If this system takes off, while still having a cost to Walter, there would be a stable branch which get all the bug fixes and the new feature branch. When adding a bug fix just merge the stable branch into the feature branch. This won't always be a clean merge.

Good luck Adam.
July 19, 2012
Just curious, if Walter is too busy to make DMD more stable, then what does he spend most of his time on?  I thought we were done with adding new features to the language (at least for now)?

On Mon, Jul 16, 2012 at 1:29 PM, Jonathan M Davis <jmdavisProg@gmx.com> wrote:
> On Monday, July 16, 2012 13:18:55 Caligo wrote:
>> What?!
>>
>> All he has to do is create a branch and call it stable, or whatever, and use cherry-pick to move small stables patches from other branches to the stable branch.
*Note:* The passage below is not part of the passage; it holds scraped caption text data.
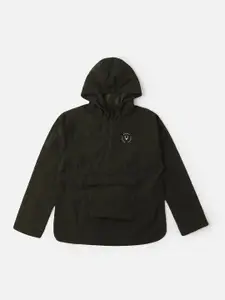 Allen Solly Junior Boys Hooded Tailored Jacket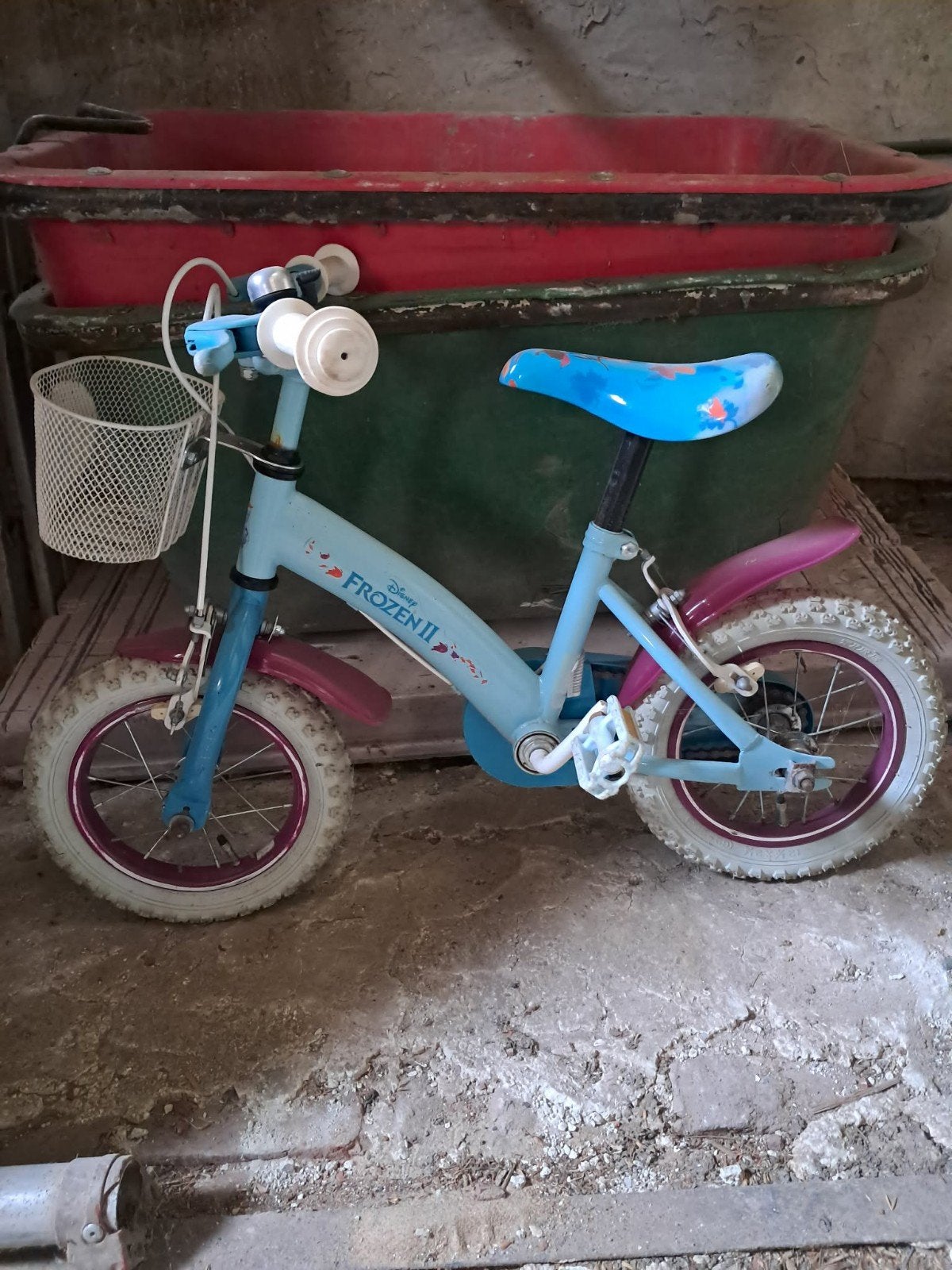 vélo enfant, Enlèvement, Utilisé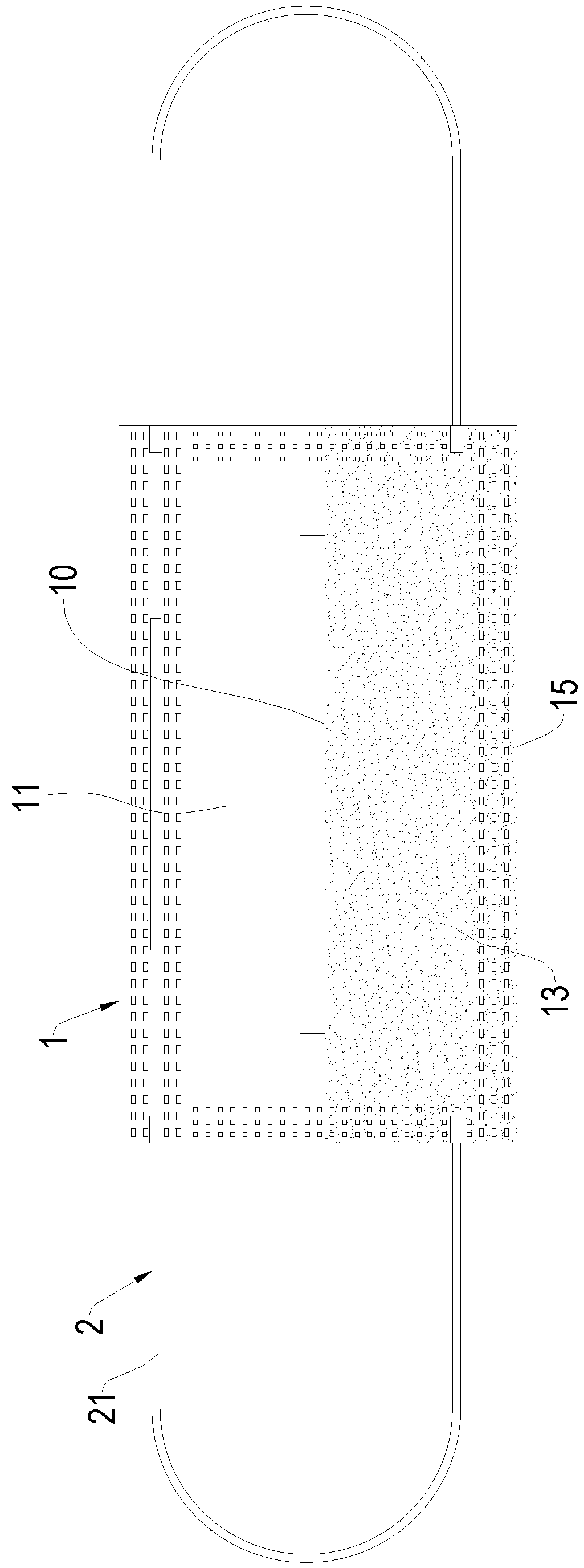 Dental medical treatment mask and using method thereof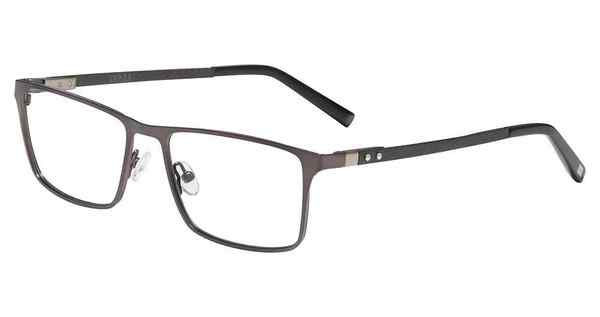 Jones New York VJOM368 Eyeglasses Men's Full Rim Rectangle Shape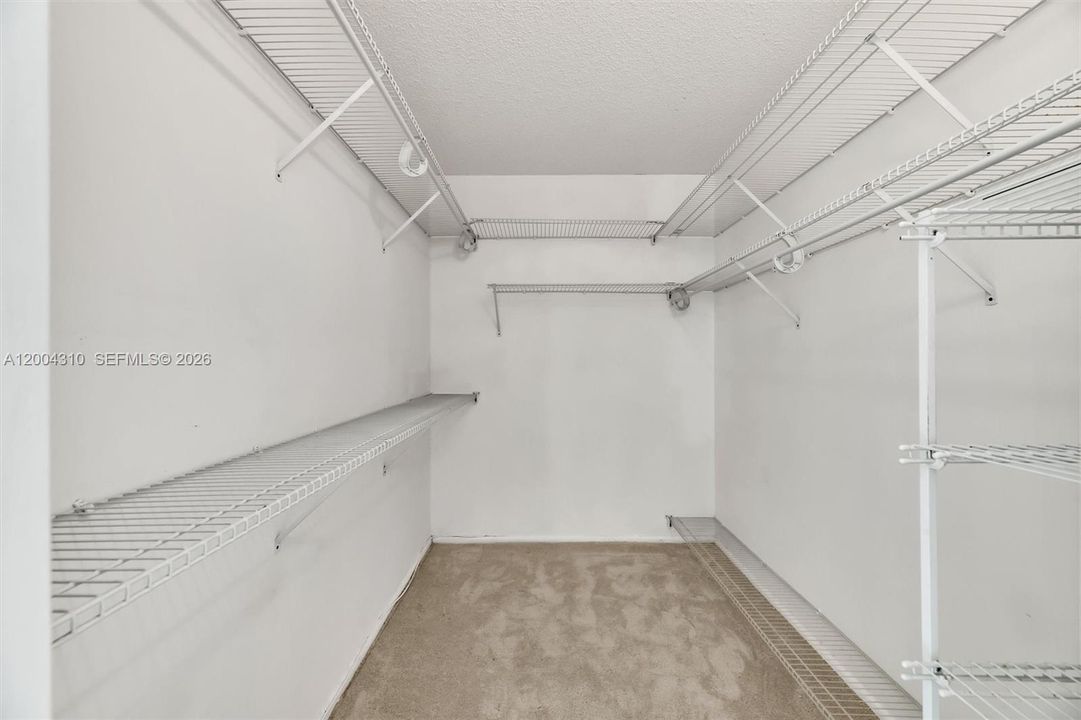 Bedroom #2 closet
What's so difficult about that? I don't get it.
>
> It takes up his time for him to do it, and I don't think that there's any chance whatsoever of him giving someone else commit access to the main dmd repository to do this (certainly not at this point). He wasn't interested in changing the versioning or branching stuff at all. He agreed to this plan (which should be minimally disruptive to him) as an experiment. Depending on how it goes, we may change how we deal with the main repo, but for now, we're trying this. And since the likely alternative was that we would continue on exactly as we have been, this is presumably an improvement for the folks who wanted a branch with bug fixes with more frequent releases.